The heart of this problem is that patents don’t perfectly protect innovator companies from non-innovator competition, theoretically dissuading investment in research and development of new products. Investors want something that will generate return, and generic competition heavily threatens that return. Operating under this reality, the concept of market exclusivity in the pharmaceutical industry begins to sound both distinct and maybe even appealing. By offering not just patent protection, but additional protection on the particular market itself, market exclusivity affords the innovator company a legal monopoly, allowing the innovator to reap massive profits through high prices. By improving the prospects for high-return, investors have more freedom to speculate on the development of drugs.

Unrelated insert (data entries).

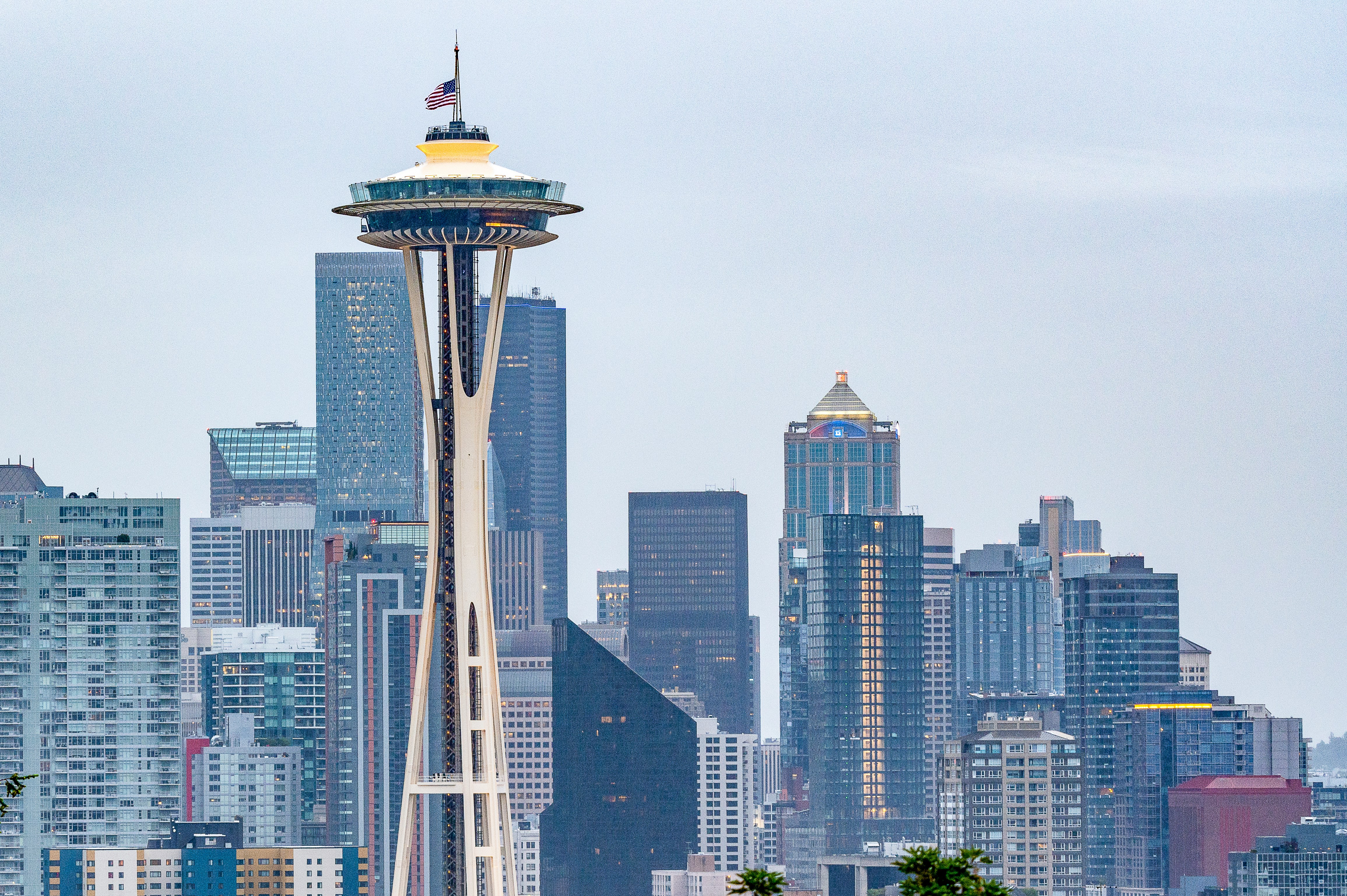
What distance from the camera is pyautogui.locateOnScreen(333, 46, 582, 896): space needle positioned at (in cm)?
13650

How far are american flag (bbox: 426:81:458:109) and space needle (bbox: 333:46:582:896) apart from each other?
1280mm

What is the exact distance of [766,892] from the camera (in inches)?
2275

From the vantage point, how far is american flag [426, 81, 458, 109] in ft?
478

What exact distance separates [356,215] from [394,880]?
29.4 metres

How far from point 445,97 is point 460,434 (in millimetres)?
17925

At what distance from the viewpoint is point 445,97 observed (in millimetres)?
146000

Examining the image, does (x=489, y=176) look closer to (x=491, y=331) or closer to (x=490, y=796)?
(x=491, y=331)

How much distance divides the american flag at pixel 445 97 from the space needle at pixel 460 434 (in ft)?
→ 4.20

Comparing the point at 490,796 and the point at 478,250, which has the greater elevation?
the point at 478,250

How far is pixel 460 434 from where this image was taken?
136 m

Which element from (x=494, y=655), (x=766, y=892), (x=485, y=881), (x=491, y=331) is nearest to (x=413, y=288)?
(x=491, y=331)

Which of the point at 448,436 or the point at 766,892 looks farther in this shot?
the point at 448,436

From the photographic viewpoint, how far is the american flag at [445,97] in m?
146

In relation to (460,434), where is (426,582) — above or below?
below
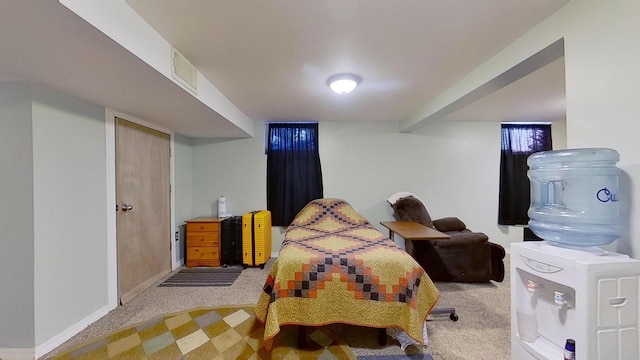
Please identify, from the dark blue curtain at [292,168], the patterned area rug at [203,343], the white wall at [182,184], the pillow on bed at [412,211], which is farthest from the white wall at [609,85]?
the white wall at [182,184]

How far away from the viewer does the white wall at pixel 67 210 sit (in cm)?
181

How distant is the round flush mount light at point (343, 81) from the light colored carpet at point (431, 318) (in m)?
2.22

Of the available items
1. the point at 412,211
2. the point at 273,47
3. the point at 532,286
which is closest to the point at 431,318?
the point at 532,286

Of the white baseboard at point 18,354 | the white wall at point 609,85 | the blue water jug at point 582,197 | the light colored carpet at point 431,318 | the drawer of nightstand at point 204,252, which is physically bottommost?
the light colored carpet at point 431,318

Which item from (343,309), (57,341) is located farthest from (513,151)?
(57,341)

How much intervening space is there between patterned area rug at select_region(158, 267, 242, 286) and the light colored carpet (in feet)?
0.44

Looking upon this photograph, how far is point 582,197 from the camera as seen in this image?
1.19 metres

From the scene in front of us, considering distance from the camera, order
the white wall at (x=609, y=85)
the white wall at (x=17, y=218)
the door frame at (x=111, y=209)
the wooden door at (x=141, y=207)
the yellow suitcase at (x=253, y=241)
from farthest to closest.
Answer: the yellow suitcase at (x=253, y=241)
the wooden door at (x=141, y=207)
the door frame at (x=111, y=209)
the white wall at (x=17, y=218)
the white wall at (x=609, y=85)

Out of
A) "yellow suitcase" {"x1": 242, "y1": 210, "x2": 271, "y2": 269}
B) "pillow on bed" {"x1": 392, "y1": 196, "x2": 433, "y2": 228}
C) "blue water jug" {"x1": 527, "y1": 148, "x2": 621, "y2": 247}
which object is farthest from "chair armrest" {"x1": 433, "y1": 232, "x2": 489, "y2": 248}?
"yellow suitcase" {"x1": 242, "y1": 210, "x2": 271, "y2": 269}

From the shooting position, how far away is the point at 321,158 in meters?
4.09

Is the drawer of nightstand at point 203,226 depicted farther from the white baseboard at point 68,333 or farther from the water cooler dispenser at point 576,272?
the water cooler dispenser at point 576,272

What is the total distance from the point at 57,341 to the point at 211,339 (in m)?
1.18

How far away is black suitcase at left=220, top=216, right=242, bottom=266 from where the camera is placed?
11.8ft

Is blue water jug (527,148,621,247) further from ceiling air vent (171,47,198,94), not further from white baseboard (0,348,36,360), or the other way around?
white baseboard (0,348,36,360)
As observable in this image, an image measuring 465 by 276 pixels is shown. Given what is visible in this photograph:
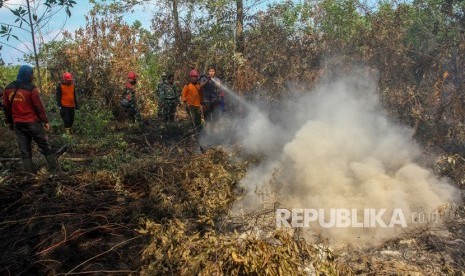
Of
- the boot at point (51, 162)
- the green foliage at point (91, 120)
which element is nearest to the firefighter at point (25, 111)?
the boot at point (51, 162)

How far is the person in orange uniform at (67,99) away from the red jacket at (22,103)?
300 cm

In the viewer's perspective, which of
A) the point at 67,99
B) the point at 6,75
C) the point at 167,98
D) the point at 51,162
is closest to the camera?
the point at 51,162

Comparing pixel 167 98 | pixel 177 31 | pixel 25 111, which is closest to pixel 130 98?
pixel 167 98

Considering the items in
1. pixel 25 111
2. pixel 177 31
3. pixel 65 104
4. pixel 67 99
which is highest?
pixel 177 31

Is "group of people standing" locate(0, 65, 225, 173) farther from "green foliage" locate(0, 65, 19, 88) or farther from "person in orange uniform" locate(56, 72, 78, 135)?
"green foliage" locate(0, 65, 19, 88)

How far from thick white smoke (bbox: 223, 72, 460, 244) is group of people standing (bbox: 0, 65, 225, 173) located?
248 centimetres

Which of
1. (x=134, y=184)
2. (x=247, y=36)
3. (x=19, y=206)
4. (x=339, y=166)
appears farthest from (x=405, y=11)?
(x=19, y=206)

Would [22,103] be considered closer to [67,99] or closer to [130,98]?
[67,99]

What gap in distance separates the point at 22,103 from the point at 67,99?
325 cm

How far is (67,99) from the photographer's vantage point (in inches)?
364

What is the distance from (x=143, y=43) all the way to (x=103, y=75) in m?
2.04

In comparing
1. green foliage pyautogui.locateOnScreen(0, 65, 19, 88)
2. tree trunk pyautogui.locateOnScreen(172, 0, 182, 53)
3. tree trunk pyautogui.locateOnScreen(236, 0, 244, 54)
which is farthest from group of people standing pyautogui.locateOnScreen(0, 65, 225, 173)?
green foliage pyautogui.locateOnScreen(0, 65, 19, 88)

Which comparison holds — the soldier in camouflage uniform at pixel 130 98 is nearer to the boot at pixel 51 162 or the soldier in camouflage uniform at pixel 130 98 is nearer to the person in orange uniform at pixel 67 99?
the person in orange uniform at pixel 67 99

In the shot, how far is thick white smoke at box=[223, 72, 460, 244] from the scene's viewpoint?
4.98 meters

The Hatch Waxman Act, signed into law in 1984, was in part designed to do just that (we’ll revisit this in more detail later in the series). Under Hatch Waxman, the FDA has the authority to grant exclusive marketing rights after approving the drug. Importantly, the period of exclusivity is in no way related to the patent period, so the two can run concurrently. The length of market exclusivity given to innovators can last from as little as 180-days, to up to seven years depending on the type of drug.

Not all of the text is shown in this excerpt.